Stellar Wind bezeichnete ein NSA-Überwachungsprogramm, das unter der Präsidentschaft von George W. Bush zum Einsatz kam. Es diente zum Aufbau einer Überwachungsstruktur ohne Kontrolle durch Gerichte. Dropbox wehrte die Kritik an der Ernennung der früheren Außenministerin trotz ihrer Beteiligung daran ab. Das Unternehmen begründete die Berufung damit, dass sie dem Cloud-Speicher-Dienst dabei helfen solle, die internationale Präsenz zu stärken.
In einem Video hat die Zeitung die wichtigsten Auszüge des Snowden-Interviews zusammengefasst. Während des Gespärchs in einem Moskauer Hotel bezeichnete Snowden, die Vorwürfe, er sei ein russischer Spion als “Bullshit”. Offenbar hat er sich mit einem längeren Aufenthalt in Russland abgefunden. Dennoch äußerte er seine Enttäuschung, dass kein westeuropäisches Land ihm Asyl gewähren wollte. Aus der NSA-Praxis berichtete er, dass Mitarbeiter nicht selten Nacktbilder von Menschen in “sexuell kompromittierenden Situationen” austauschten – und das quasi als zusätzlichen Bonus für ihre Arbeit betrachteten.
Er bereue seine Veröffentlichungen nicht und könne auch akzeptieren, eines Tages in Ketten in Guantánamo zu landen. Sollte er aber vor einem US-Gericht stehen, wolle er einen Prozess mit einer Jury statt nur einem Richter. Der Whistleblower ist der Ansicht, dass es schwierig sei, zwölf Geschworene zu finden, die ihn übereinstimmend verurteilten, ohne zu berücksichtigen, dass er im berechtigten öffentlichen Interesse handelte.

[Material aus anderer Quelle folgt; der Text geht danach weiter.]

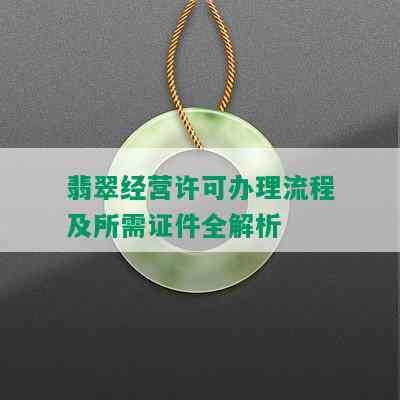 翡翠经营许可办理流程及所需证件全解析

Snowden erklärte auf Fragen der Journalisten, dass er weder Google noch Skype verwende. Nur wenn es bei öffentlichen Auftritten vorausgesetzt werde, nutze er auch Google Hangouts und Skype. Zwar seien es leistungsfähige Anwendungen, aber es sei nicht bekannt, wie die Daten verwendet werden.

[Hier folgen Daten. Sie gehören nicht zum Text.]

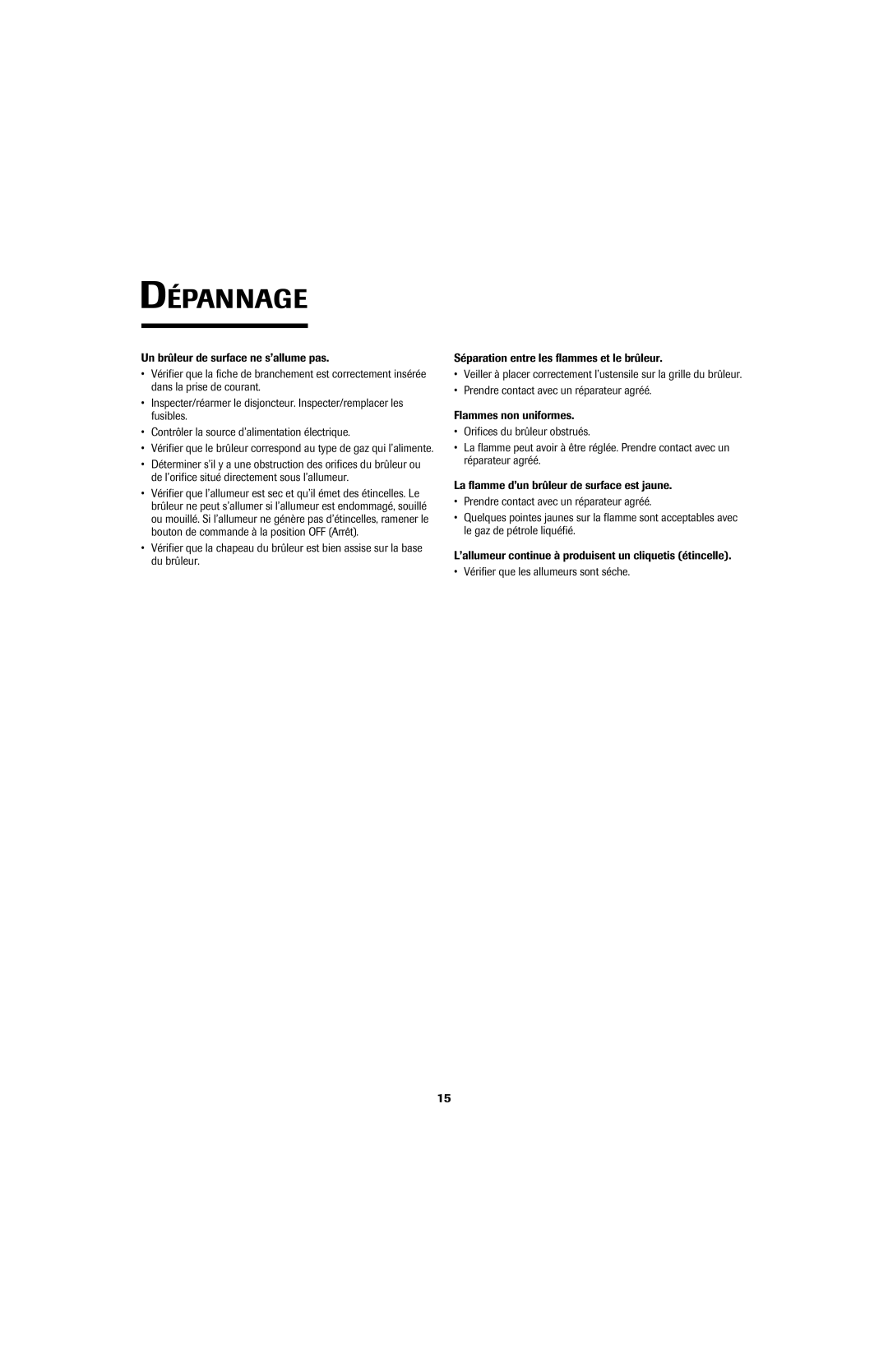 DÉPANNAGE

Un brûleur de surface ne s'allume pas.

• Vérifier que la fiche de branchement est correctement insérée dans la prise de courant.

• Inspecter/réarmer le disjoncteur. Inspecter/remplacer les fusibles.

• Contrôler la source d'alimentation électrique.

• Vérifier que le brûleur correspond au type de gaz qui l'alimente.

• Déterminer s'il y a une obstruction des orifices du brûleur ou de l'orifice situé directement sous l'allumeur.

• Vérifier que l'allumeur est sec et qu'il émet des étincelles. Le brûleur ne peut s'allumer si l'allumeur est endommagé, souillé ou mouillé. Si l'allumeur ne génère pas d'étincelles, ramener le bouton de commande à la position OFF (Arrêt).

• Vérifier que la chapeau du brûleur est bien assise sur la base du brûleur.

Séparation entre les flammes et le brûleur.

• Veiller à placer correctement l'ustensile sur la grille du brûleur.

• Prendre contact avec un réparateur agréé.

Flammes non uniformes.

• Orifices du brûleur obstrués.

• La flamme peut avoir à être réglée. Prendre contact avec un réparateur agréé.

La flamme d'un brûleur de surface est jaune.

• Prendre contact avec un réparateur agréé.

• Quelques pointes jaunes sur la flamme sont acceptables avec le gaz de pétrole liquéfié.

L'allumeur continue à produisent un cliquetis (étincelle).

• Vérifier que les allumeurs sont séche.

15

“Die Enthüllungen des letzten Jahres haben uns unwiderlegbare Beweise geliefert, dass unverschlüsselte Kommunikation im Internet nicht mehr sicher ist”, sagte Edward Snowden. “Jede Kommunikation sollte standardmäßig verschlüsselt sein.” Besonders dringlich legte er das Berufsgruppen wie Ärzten, Anwälten und Journalisten nahe. Snowden beschäftigt sich derzeit selbst mit der Schaffung von Verschlüsselungstools, die beispielsweise Journalisten helfen sollen, ihre Quellen und Daten zu schützen.